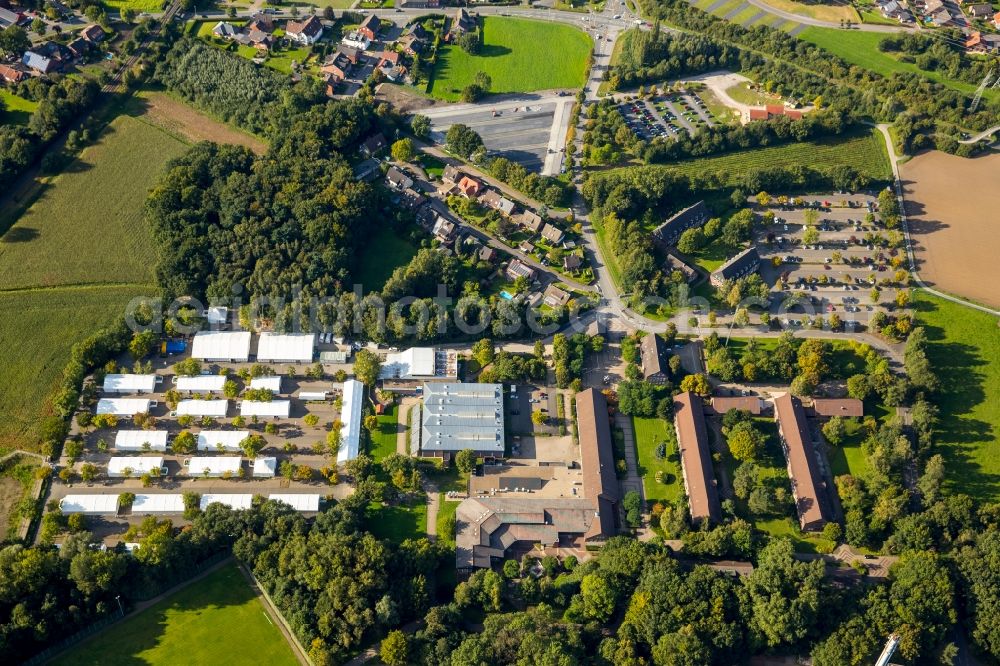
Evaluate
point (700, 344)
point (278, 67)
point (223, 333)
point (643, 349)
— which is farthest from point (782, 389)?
point (278, 67)

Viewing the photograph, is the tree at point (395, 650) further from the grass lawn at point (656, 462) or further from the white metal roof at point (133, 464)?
the white metal roof at point (133, 464)

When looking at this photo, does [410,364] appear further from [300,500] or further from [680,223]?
[680,223]

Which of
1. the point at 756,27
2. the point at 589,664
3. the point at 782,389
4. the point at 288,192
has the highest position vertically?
the point at 756,27

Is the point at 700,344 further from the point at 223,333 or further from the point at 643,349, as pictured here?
the point at 223,333

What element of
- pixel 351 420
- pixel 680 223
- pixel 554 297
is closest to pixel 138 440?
pixel 351 420

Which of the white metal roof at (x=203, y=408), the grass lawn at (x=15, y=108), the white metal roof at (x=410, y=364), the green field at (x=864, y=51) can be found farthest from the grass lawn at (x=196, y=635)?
the green field at (x=864, y=51)
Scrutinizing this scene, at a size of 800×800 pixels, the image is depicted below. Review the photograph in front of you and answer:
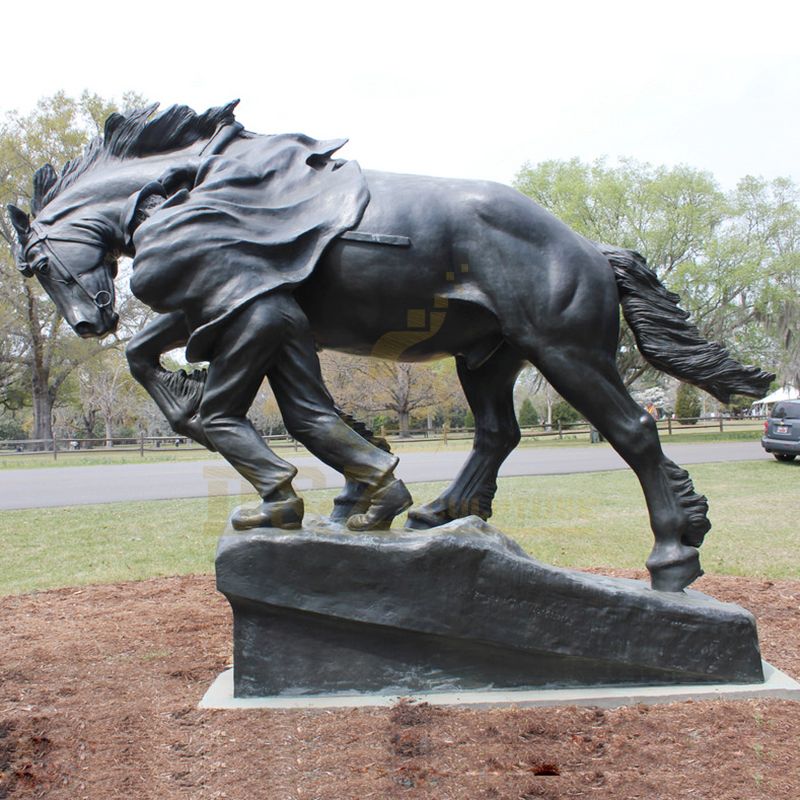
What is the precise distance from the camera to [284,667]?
125 inches

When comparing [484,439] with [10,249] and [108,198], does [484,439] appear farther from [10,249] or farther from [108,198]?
[10,249]

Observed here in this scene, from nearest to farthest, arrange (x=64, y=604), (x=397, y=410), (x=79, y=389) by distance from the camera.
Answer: (x=64, y=604), (x=397, y=410), (x=79, y=389)

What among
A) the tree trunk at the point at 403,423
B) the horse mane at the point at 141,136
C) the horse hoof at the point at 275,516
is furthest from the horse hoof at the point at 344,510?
the tree trunk at the point at 403,423

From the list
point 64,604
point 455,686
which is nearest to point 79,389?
point 64,604

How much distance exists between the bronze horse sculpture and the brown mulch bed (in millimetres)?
774

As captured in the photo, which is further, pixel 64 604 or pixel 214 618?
pixel 64 604

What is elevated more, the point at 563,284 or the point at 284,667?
the point at 563,284

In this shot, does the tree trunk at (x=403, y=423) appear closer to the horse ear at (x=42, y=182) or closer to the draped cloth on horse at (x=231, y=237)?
the horse ear at (x=42, y=182)

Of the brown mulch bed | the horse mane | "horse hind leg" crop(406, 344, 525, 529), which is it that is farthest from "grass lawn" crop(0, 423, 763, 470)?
the brown mulch bed

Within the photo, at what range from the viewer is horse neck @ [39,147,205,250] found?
3.49 metres

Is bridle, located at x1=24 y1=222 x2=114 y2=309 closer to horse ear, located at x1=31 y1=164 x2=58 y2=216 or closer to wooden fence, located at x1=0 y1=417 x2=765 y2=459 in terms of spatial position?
horse ear, located at x1=31 y1=164 x2=58 y2=216

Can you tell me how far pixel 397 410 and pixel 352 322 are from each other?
31910mm

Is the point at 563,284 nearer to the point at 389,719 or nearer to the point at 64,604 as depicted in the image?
the point at 389,719

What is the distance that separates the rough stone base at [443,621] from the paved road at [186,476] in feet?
28.6
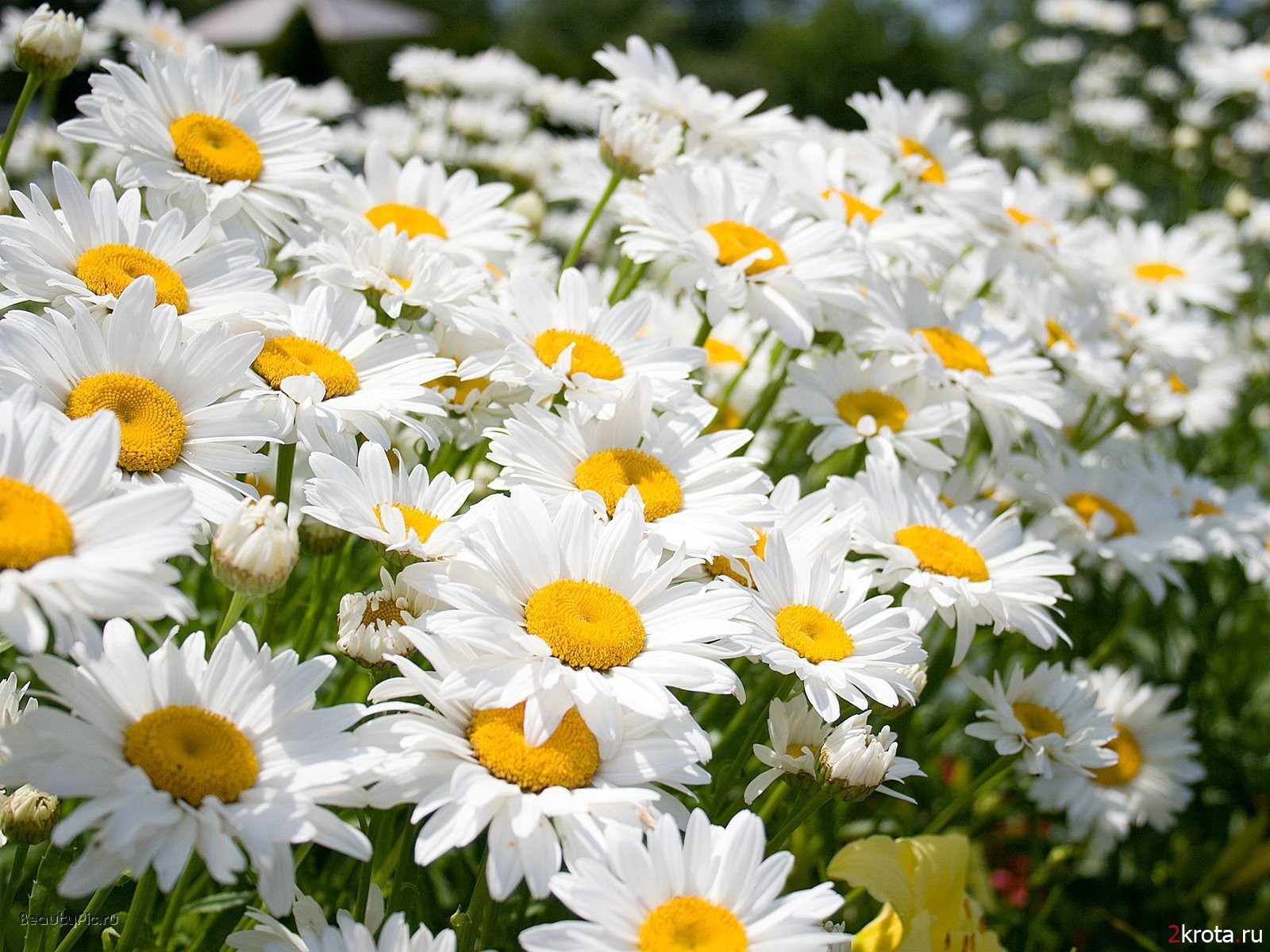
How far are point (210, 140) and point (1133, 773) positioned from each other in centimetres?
217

━━━━

▸ **OBJECTIVE**
In the records above, find the line containing "When comparing [484,439]", then please restate it and each line after it word for word, pictures excluded.

▸ **FULL ANSWER**
When comparing [484,439] with [10,249] and [108,198], does [484,439] appear farther from [10,249] or farther from [108,198]?
[10,249]

Observed here in this scene, from nearest to farthest, arrange (x=64, y=604), (x=397, y=410), (x=79, y=389) by distance from the camera.
Answer: (x=64, y=604), (x=397, y=410), (x=79, y=389)

What among
A) the tree trunk at the point at 403,423
B) the horse mane at the point at 141,136
C) the horse hoof at the point at 275,516
is furthest from the horse hoof at the point at 344,510?
the tree trunk at the point at 403,423

From the list
point 64,604
point 455,686
which is nearest to point 79,389?
point 64,604

How much distance exists between the bronze horse sculpture and the brown mulch bed (in millimetres)?
774

As captured in the photo, which is further, pixel 64 604 or pixel 214 618?
pixel 64 604

What is elevated more, the point at 563,284 or the point at 284,667?
the point at 563,284

In this shot, does the tree trunk at (x=403, y=423) appear closer to the horse ear at (x=42, y=182) or closer to the draped cloth on horse at (x=231, y=237)?
the horse ear at (x=42, y=182)

Of the brown mulch bed | the horse mane | "horse hind leg" crop(406, 344, 525, 529), which is it that is farthest from "grass lawn" crop(0, 423, 763, 470)?
the brown mulch bed

Within the photo, at what range from the viewer is horse neck @ [39,147,205,250] found?
3.49 metres

Is bridle, located at x1=24 y1=222 x2=114 y2=309 closer to horse ear, located at x1=31 y1=164 x2=58 y2=216 or closer to wooden fence, located at x1=0 y1=417 x2=765 y2=459 in terms of spatial position?
horse ear, located at x1=31 y1=164 x2=58 y2=216

Can you tell me how far pixel 397 410 and pixel 352 322 are from each other?
31910mm

Is the point at 563,284 nearer to the point at 389,719 or nearer to the point at 64,604 as depicted in the image?
the point at 389,719

What is the distance that separates the rough stone base at [443,621] from the paved road at [186,476] in feet?
28.6
How far are point (210, 140) and point (1133, 773) positioned from each other in centimetres?
217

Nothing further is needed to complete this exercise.